More than 10,000 people marched in Budapest on Sunday to demand the scrapping of a proposed tax on Internet usage that critics of Prime Minister Viktor Orban call his latest anti-democratic measure.
"There will be no Internet tax... we will block it," organiser Balazs Gulyas told the crowd to cheers.
"If the tax is not scrapped within 48 hours, we will be back again," he said.
The crowd held smartphone torches aloft outside the economy ministry in an echo of recent pro-democracy protests in Hong Kong, and held signs with slogans such as "Free Wifi! Free Internet! Free Hungary!"
Announcing the levy last Tuesday, Economy Minister Mihaly Varga said the tax -- 150 forints (0.50 euros, $0.61) on each transferred gigabyte of data -- was needed to help shore up the 2015 budget of one of the EU`s most indebted nations.
He also said the tax was fair because it was a shift away from phone lines and to the Internet.
Orban has been accused of flirting with authoritarianism, and organisers told AFP they believed the tax was aimed at restricting government critics who mainly use online media.
Others are concerned it will hurt small businesses and make it harder for people, particularly in poor areas, to access information and educational material.
"This is a backward idea, when most countries are making it easier for people to access the Internet," Judit Nagy-Korsa, 55, told AFP.
The tax has also triggered alarm in Brussels.
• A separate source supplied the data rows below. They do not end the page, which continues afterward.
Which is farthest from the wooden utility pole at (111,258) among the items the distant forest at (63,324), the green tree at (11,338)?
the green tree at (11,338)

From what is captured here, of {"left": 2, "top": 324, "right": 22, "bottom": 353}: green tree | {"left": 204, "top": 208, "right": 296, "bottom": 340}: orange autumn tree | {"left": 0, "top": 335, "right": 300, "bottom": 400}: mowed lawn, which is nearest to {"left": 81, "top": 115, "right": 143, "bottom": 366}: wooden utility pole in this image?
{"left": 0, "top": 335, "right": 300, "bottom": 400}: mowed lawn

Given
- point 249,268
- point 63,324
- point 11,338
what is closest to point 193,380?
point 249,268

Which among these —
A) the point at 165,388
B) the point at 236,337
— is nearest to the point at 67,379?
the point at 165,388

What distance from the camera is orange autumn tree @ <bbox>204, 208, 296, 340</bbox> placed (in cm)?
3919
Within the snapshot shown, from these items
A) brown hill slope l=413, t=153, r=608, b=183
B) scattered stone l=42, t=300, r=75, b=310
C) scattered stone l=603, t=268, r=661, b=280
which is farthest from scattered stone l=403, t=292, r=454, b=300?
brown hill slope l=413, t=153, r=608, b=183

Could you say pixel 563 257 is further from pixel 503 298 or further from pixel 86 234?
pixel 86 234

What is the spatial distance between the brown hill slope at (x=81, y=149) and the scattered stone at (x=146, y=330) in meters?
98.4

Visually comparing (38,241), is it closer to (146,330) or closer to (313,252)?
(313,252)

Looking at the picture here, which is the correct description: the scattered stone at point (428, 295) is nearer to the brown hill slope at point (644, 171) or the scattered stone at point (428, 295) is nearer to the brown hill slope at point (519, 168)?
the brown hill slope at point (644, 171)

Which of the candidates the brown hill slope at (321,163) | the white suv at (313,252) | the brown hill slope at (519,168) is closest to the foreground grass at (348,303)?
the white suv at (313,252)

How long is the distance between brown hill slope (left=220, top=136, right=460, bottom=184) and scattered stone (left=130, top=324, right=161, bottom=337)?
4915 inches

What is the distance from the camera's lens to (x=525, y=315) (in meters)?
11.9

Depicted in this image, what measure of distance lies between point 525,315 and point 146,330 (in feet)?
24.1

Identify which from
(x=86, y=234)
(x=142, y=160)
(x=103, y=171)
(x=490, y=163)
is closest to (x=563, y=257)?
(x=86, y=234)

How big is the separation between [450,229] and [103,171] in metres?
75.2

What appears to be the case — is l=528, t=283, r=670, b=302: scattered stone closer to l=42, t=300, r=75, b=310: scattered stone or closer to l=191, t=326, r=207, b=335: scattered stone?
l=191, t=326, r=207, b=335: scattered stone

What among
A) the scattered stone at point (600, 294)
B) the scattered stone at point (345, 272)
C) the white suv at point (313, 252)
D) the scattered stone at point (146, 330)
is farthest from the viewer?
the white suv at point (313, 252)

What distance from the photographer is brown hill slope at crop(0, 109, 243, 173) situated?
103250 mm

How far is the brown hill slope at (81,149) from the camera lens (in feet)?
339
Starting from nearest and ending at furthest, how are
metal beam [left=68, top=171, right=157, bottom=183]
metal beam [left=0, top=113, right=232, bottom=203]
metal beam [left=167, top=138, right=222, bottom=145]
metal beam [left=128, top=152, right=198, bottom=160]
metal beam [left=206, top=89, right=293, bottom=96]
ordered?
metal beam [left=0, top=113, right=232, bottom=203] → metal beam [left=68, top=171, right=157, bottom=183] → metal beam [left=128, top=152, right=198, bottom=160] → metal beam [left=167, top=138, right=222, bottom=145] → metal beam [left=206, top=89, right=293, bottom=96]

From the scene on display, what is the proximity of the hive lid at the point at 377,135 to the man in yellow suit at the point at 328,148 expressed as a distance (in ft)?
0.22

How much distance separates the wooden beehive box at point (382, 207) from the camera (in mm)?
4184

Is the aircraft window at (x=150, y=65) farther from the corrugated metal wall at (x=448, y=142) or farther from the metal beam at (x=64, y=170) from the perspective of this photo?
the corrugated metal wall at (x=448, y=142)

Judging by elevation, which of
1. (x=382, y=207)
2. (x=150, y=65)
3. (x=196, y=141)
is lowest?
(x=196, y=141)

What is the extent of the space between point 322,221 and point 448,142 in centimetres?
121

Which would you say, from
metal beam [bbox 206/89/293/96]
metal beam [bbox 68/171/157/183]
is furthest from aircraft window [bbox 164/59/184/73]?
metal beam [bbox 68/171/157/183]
Neelie Kroes, the EU`s digital chief, tweeted that it was "a shame for users and a shame for the Hungarian government".
Orban`s Fidesz party later proposed capping the monthly payment at 700 forints (2.3 euros, $3) for consumers and 5,000 forints for businesses, but the move has failed to calm anger.
"Orban, get lost!" chanted the crowd as it marched down the main boulevard of the capital after the rally.
The powerful Orban, 51, reelected with a second consecutive two-thirds majority in April, has faced unusual pressure in recent days after the United States issued entry bans on several government officials over suspected corruption.
The top US diplomat in Budapest warned Friday that "negative trends" such as a weakening of the rule of law and intimidation of civil society had "rapidly taken hold" in Hungary.
Among the protestors Sunday, several people held EU and US flags as well as signs reading "Mafia Government".